Alfons Mucha | Famous Czechs throughout History

Alfons Mucha (1860 – 1939)

Alfons Mucha’s images are known throughout the world, whether they are images of Art Nouveau maidens with soft eyes and wind swept hair sitting in sweet contemplation in their idealyic surroundings symbolizing the four seasons, the twelve months, and Czech nationalism, or posters with pretty Art Nouveau ladies advertising Job Rolling Papers. Mucha became famous in the city of Paris thanks to the posters he created for Job Rolling Papers; these posters intrigued the great Sarah Berhardt, who asked him to create posters for her, which in turn made him famous overnight. One of the Czech founders of the Art Nouveau movement, Mucha believed that art should work in harmony to create a total work of art in buildings, furniture, textiles, clothes, jewelry and visual arts; all should conform to the principles of Art Nouveau and art should strive to be a part of everyday life.
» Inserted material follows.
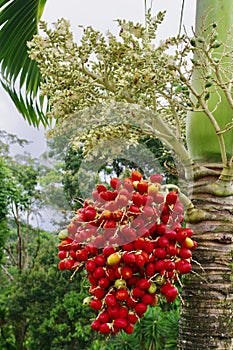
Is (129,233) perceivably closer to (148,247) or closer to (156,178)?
(148,247)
The Art Nouveau movement was characterized by flower and leaf motifs with soft dreamy looking maidens and new modern production methods, methods which tried to erase the fine line between fine and applied arts, or the classical and the modern, hence the name New Art. Mucha created images that the rich and the poor could both afford and so his name and his works were spread around the world. On an interesting side note, Mucha was the founder of Czech Freemasonry.